« On ne parle plus d'éducation nationale, mais d'éducation communale »

Votre commune a mis en place les nouveaux rythmes scolaires en 2014. Quel bilan tirez-vous de ces deux années de fonctionnement ?
Pour vous répondre, il faut que je choisisse entre ma casquette de maire et celle de professeur des écoles. C'est compliqué... Une petite commune comme la nôtre n'a pas les moyens de mettre une telle réforme en place, même si nous sommes en regroupement pédagogique intercommunal avec les écoles de Saint-Gervais et Rovon. Pour nous, la grosse difficulté, c'est la contrainte horaire dictée par le transport scolaire et le nombre d'enfants inscrits aux activités périscolaires (TAP). Nous avons 80 élèves : c'est bien, mais difficile à gérer. Cela étant, les nouveaux rythmes ont permis de récupérer un quart d'heure chaque jour durant la pause méridienne, ce qui laisse un peu plus de temps aux enfants.
Quel a été l'aspect de la réforme le plus difficile à mettre en œuvre ?
Ce sont les aspects organisationnels. A Cognin, les TAP se déroulent les mardis et vendredis de 15 h 10 à 16 h 10. Les personnels du syndicat scolaire intercommunal qui les encadrent ont des groupes de 20 à 25 enfants. C'est le même volume qu'une classe. Je trouve qu'on les met dans des situations difficiles et je loue leur implication, même si des bénévoles viennent leur donner un coup de main. Le personnel encadrant s'est appliqué à proposer des activités manuelles ou sportives intéressantes. Pas simple quand on a autant d'enfants. Car la problématique, c'est soit tout le monde en profite et on fait des activités au rabais, car on a un groupe important à gérer ; soit on fait des petits groupes et on essaie d'apporter une plus-value aux enfants en sollicitant par exemple la société de pêche ou en proposant une activité jardinage. Nous sommes tout le temps dans ce dilemme : comment offrir de la qualité quand on n'en a pas les moyens ?
Et quel est le point de vue du professeur des écoles que vous êtes ?

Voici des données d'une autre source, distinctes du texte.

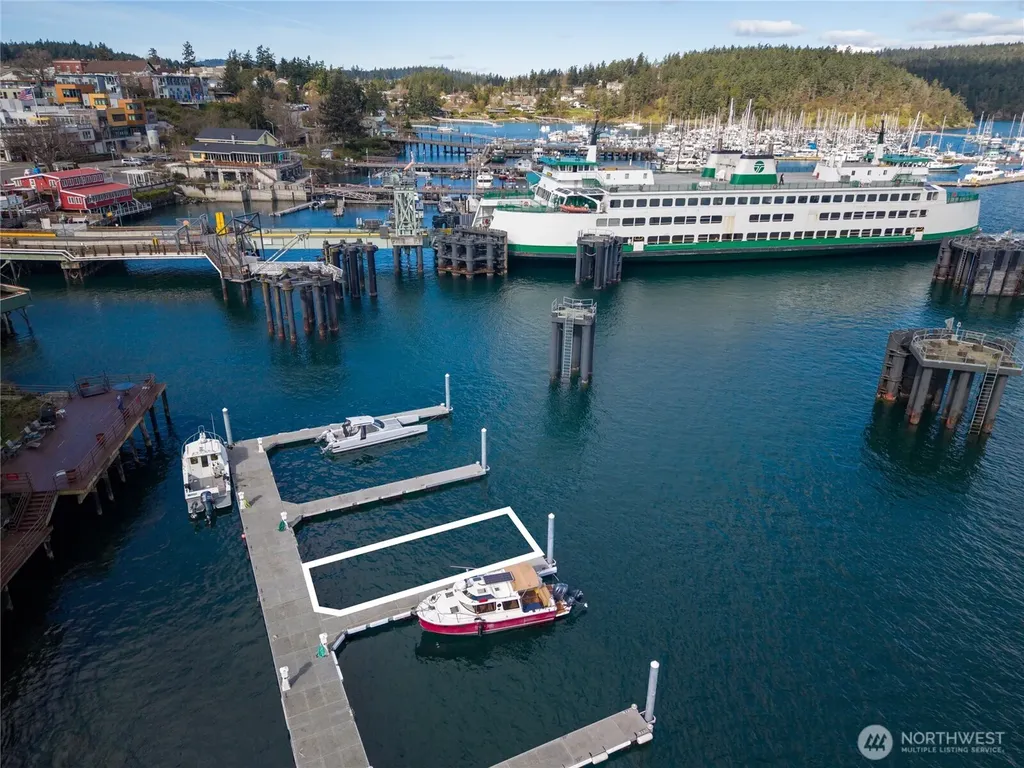 0 Warbass Way Friday Harbor WA 98250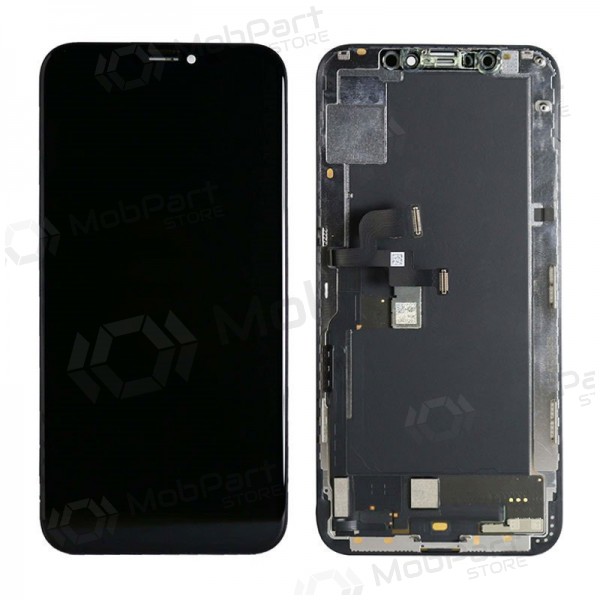 Apple iPhone XS οθόνη (μεταχειρισμένος grade A, γνησια) Apple iPhone XS οθόνη (μεταχειρισμένος grade A, γνησια)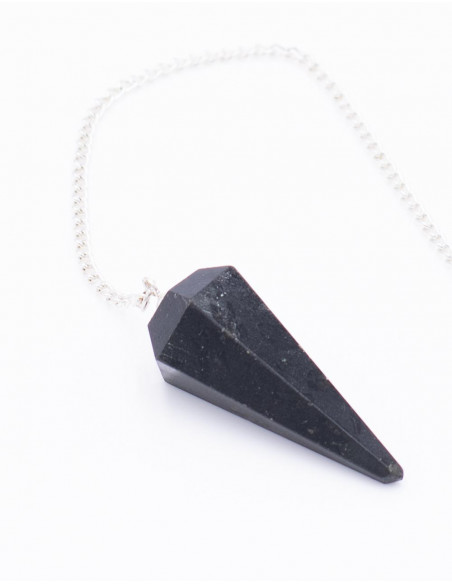 Pêndulo Ônix Preto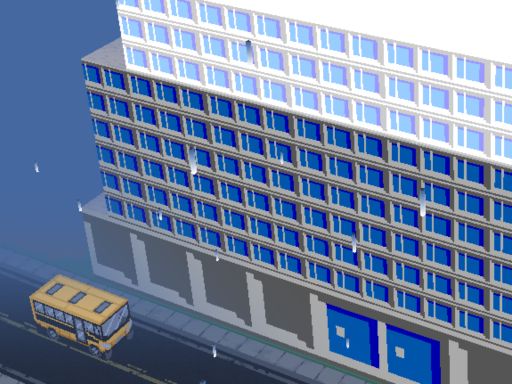 建筑施工大赛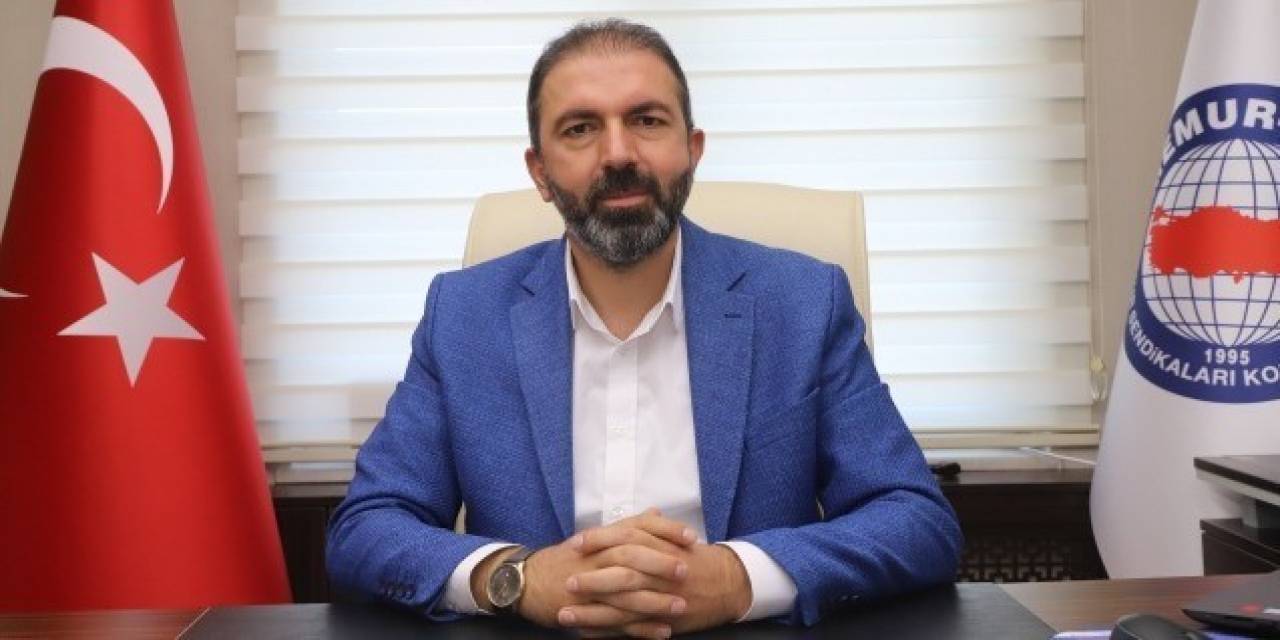 Başkan Yünkül: "hemşire Umut Demektir"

On aurait pu avoir une réforme ambitieuse, mais là, on est obligé de se débrouiller. Ce qui manque, c'est un maître d'œuvre. Les petites communes ne sont pas en capacité d'organiser ce type d'activités. L'Education nationale aurait dû être désignée comme maître d'œuvre. Cela aurait permis de mettre en avant les associations d'éducation populaire et les enseignants se seraient davantage impliqués dans le cadre du projet d'école. On ne parle plus d'éducation nationale, mais d'éducation communale. Et on tombe dans le travers de l'école à plusieurs vitesses, selon l'implication ou les moyens des communes.
Comment financez-vous les activités périscolaires ?
Au début, nous avons fait le choix de la gratuité. Mais nous avons fini par demander une participation aux familles. Les activités nous coûtent à peu près 150 euros par enfant. En tout, le syndicat prend en charge 200 élèves et salarie quatre personnes qui travaillent une heure chaque après-midi. Cela représente un budget important. Pour le moment, ça fonctionne, mais nous sommes face à des équilibres précaires. Nous pourrions faire appel à davantage de bénévoles, mais ce n'est pas si simple : les gens travaillent et ne sont pas disponibles aux heures des TAP.
Quelle solution auriez-vous souhaité ?
Il aurait fallu que les enseignants aient obligation de s'impliquer une ou deux après-midis par semaine dans leur temps de service. On aurait eu la structure pour créer du lien entre la commune et l'école. Là, rien ne nous oblige à créer ce lien. Nous aurions pu aussi, comme d'autres, faire le choix de regrouper les activités sur une après-midi complète. Mais dans ce cas, on ne diminuait pas le nombre d'heure de classe par jour. Or ce qui est important, sur le plan du rythme, c'est d'alléger la journée. Ça, avec la solution que nous avons adoptée, nous avons pu le faire. Mais il faut reconnaître que c'est une équation un peu insoluble.